Now here at ARM, we like to be inclusive: partnership is one of our big things, after all. So, I'm prepared to go as far as this: it doesn't matter so much what you do, as long as you show your working (as UK teachers would say to students, i.e. explain the method you are using). However, anyone who doesn't explain their numbers (in small print, even) must be trying to hide something, and that just won't do. So, in the spirit of openness, how do we produce our numbers? Well, the headline is about FLOPS, so for the time being, we're going to ignore integer arithmetic. Here are ARM's rules:
ARM does not include FLOPS from fixed-function units, or things only available from graphics, e.g. texture units, blending units, varying interpolation, triangle setup, Z-culling etc.
I have described how we define and produce our architectural FLOPS numbers. It should give you all the ammunition you need to go and question your supplier about how they calculate theirs. Hopefully that will lead to useful, productive conversations. Maybe we need a standard. Maybe it will lead to us changing the way we define our numbers to match others' methods. That's OK, as long as we're open about it.
I've also indicated the role that benchmarks need to play in describing real-world performance. We need to get industry agreement about which benchmarks matter. Too many benchmarks can lead to confusion.
Like our method? Hate it? Think we're wrong? Want to suggest anything different? Got any amusing tales to tell about how some others do it? Let us know. Feel free to comment to this blog.

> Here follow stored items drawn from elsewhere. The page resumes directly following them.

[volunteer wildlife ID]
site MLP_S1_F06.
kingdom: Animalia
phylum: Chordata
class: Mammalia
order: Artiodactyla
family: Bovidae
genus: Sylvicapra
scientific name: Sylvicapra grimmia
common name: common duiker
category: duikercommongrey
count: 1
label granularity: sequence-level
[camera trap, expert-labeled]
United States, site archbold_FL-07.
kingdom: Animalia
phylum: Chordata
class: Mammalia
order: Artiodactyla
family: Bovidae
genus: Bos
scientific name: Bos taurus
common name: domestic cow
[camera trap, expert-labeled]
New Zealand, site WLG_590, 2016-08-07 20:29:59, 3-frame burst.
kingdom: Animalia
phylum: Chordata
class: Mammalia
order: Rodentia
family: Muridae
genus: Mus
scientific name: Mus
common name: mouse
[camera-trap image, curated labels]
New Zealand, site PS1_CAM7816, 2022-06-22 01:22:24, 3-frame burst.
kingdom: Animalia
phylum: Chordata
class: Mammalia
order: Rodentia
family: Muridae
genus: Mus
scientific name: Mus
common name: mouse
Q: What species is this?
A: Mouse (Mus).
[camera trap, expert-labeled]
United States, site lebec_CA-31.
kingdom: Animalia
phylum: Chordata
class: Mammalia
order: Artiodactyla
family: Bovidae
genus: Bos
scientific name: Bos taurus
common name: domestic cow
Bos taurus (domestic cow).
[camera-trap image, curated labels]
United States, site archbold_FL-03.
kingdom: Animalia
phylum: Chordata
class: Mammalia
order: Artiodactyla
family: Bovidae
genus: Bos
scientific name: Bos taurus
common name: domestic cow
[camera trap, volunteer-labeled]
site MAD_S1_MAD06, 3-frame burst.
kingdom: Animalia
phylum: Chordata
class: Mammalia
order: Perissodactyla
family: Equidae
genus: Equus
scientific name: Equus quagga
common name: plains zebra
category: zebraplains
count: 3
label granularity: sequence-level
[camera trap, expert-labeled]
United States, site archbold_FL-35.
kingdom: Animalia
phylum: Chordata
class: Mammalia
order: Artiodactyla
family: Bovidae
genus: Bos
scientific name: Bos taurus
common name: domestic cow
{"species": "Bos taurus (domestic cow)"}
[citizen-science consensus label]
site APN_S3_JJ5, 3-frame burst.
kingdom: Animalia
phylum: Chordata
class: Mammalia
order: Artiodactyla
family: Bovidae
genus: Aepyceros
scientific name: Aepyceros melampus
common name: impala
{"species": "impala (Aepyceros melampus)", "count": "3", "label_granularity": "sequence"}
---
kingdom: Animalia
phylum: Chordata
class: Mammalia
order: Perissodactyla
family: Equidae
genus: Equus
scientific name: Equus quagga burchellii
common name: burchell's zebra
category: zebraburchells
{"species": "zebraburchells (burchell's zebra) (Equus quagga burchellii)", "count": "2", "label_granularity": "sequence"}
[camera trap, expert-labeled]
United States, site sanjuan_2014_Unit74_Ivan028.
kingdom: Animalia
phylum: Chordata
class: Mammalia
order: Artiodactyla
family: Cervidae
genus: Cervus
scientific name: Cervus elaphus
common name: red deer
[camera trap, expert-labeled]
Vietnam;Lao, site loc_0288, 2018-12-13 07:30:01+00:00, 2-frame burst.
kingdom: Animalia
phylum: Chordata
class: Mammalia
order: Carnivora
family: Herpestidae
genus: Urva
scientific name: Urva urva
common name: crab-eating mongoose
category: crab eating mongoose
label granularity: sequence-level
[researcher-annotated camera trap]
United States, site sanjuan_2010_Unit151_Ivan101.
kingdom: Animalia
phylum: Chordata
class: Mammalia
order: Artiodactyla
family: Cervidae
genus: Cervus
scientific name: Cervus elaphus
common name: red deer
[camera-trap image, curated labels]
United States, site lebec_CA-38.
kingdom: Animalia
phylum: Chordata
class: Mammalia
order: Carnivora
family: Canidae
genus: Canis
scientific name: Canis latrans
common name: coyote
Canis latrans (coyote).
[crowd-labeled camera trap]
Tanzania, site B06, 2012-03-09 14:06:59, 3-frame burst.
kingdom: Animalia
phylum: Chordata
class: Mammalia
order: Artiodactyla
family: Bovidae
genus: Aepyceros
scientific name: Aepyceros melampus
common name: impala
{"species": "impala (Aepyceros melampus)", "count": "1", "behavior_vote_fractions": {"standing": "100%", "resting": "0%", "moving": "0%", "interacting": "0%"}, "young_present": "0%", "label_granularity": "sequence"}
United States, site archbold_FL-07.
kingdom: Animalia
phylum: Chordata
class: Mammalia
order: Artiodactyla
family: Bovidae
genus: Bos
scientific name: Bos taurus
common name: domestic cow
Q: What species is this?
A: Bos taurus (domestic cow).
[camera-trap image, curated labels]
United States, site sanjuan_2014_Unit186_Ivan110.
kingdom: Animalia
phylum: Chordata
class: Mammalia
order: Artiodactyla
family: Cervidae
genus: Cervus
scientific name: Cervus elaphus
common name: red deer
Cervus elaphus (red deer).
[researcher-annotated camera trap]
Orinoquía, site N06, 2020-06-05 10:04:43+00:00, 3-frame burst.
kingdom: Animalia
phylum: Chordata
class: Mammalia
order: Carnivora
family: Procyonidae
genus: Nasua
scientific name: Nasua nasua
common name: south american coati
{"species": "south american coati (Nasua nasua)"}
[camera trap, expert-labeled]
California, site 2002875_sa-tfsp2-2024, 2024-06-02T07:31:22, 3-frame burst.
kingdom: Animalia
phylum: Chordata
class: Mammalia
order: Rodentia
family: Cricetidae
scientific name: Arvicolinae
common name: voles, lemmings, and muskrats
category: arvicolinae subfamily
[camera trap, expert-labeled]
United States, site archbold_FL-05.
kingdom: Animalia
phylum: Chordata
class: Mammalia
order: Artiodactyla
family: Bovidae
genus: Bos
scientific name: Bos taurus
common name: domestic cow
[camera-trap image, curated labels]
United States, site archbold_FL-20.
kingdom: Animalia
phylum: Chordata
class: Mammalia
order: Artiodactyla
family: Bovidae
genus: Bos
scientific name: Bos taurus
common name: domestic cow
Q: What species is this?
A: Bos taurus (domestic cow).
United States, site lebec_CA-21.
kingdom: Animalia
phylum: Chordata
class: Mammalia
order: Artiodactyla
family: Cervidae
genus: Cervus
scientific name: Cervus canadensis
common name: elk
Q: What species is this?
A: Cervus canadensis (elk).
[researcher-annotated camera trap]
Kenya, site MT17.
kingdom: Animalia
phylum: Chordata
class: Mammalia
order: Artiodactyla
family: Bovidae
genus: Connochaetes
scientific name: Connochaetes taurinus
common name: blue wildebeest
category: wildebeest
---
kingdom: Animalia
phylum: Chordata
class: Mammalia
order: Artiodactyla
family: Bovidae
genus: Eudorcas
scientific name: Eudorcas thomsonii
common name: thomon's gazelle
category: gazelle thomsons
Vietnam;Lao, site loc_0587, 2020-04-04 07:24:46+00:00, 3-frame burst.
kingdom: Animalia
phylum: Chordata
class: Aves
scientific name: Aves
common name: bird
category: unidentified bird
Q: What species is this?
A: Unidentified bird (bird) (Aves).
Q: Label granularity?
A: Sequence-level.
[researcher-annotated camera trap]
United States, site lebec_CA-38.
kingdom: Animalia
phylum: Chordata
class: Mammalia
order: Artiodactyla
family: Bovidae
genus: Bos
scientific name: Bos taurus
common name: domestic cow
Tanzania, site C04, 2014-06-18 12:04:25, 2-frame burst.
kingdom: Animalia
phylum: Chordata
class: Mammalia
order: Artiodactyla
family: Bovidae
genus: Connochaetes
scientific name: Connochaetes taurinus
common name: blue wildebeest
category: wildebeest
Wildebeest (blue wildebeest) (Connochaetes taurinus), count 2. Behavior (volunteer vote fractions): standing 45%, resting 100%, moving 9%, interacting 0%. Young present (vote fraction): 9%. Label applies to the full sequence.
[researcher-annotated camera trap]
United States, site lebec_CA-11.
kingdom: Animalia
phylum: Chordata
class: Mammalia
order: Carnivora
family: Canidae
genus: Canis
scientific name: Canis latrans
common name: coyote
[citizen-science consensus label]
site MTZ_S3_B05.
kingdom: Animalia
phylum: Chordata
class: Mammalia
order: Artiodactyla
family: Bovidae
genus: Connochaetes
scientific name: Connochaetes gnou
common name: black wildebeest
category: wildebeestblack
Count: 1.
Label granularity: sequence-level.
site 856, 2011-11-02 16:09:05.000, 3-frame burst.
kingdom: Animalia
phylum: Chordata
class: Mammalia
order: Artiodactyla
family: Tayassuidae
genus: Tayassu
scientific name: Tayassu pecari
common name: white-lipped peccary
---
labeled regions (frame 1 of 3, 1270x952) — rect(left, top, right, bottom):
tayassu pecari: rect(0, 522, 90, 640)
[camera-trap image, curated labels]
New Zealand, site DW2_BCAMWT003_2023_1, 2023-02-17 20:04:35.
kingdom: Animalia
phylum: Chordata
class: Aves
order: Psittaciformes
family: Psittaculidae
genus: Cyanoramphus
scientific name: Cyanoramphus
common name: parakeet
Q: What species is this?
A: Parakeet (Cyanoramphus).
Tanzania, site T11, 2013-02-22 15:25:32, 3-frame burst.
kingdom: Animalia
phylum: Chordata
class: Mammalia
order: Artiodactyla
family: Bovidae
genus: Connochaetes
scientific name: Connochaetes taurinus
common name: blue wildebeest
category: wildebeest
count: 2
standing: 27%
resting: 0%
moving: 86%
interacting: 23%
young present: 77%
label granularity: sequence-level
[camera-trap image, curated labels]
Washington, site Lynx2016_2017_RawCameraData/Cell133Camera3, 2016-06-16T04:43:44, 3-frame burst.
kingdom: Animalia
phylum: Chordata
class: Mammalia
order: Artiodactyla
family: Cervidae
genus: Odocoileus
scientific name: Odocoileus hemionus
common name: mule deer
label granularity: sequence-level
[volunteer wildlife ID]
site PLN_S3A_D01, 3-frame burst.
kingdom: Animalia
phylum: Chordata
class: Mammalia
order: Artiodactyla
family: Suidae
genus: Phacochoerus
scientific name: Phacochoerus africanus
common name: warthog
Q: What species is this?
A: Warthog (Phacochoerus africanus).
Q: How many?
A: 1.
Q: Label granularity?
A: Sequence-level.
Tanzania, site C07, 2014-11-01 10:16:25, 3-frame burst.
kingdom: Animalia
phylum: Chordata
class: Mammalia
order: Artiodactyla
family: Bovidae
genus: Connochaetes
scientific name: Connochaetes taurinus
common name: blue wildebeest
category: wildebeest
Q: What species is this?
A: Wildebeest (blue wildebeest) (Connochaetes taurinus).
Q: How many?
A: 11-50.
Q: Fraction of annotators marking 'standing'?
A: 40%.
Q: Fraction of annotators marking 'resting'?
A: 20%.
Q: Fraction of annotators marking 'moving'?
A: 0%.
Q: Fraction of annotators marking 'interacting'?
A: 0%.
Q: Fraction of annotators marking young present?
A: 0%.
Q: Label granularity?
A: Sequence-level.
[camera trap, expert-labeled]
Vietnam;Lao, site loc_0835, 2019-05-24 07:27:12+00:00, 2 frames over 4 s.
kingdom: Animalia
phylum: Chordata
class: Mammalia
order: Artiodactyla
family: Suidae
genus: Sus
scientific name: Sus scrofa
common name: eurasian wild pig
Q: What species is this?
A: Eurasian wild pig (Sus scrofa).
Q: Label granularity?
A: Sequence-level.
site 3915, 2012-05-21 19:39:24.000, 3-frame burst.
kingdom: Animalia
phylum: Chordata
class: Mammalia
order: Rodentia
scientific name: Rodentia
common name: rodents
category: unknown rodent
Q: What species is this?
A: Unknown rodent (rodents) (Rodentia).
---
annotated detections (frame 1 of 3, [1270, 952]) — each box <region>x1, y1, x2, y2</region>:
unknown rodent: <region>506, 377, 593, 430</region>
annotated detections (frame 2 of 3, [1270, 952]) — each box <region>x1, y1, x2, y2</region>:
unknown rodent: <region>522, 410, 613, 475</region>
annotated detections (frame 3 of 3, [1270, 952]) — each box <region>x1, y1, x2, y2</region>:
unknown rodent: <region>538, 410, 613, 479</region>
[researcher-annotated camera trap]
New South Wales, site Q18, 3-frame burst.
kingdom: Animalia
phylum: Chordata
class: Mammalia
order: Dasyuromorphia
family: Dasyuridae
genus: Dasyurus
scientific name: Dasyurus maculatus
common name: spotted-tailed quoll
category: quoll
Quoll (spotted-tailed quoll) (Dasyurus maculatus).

Thanks for the kind words, Sean.
The Mali seems really well positioned to take care of partners optimizing for different targets (eg. perf vs. cost/mm2). I would love to read a blog post on this subject, as I'm sure it would be very enlightening beyond what has already been shared.
Oh, and congrats on a great interview with Anandtech. I thoroughly enjoyed watching it!
Sean
Thermal limits and silicon area are related but are not the same. Some of our Partners create products that are primarily limited by thermal constraints (limited by the dissipation capabilities of their packaging, and thermal design of the case, for example). Some of these are related to cost (cost of expensive packaging, or metal cases), but some of these are fundamental (you just cannot dissipate more than a certain number of Watts into a mobile phone form factor device). These Partners will often ask what performance can be obtained within a particular number of Watts (frames per second per Watt).
Many Partners are making more cost-constrained (but high volume) devices. For these guys, the cost of silicon area is paramount (it always used to be 10 cents per square millimetre, but with newer silicon processes that is increasing), so their primary focus is performance within a certain silicon area (frames per second per square millimetre).
One size does not fit all, so we produce two roadmaps of GPUs, one focussed on fps/Watt and one focussed on fps/sq. mm.
--
Jem
Thanks jemdavies, this was a great read!
I would love to get some insight into the performance challenges as they are related to chip thermal limits and die area, and how Mali specifically optimizes for these. Thermal limit is one area of graphics hardware that's rarely discussed, but I'm assuming that is of the utmost importance, specifically in a mobile targeted SoC where power is a scarce resource.
I'm also curious when you mention that you have TFLOP capable hardware. If this is with the maximum listed core-count Mali T760 (or T678, which should results in the same number of ALUs), then I would assume that the clocks would have to be quite high to peak at this level. Could it be that a 16-core Mali T760 (for example) may not be an impassable upper limit, and a higher core-count would be reserved for very special implementation cases? Or perhaps the T760 can be configured with more ALUs. Could this be a hint at a GPU core to come?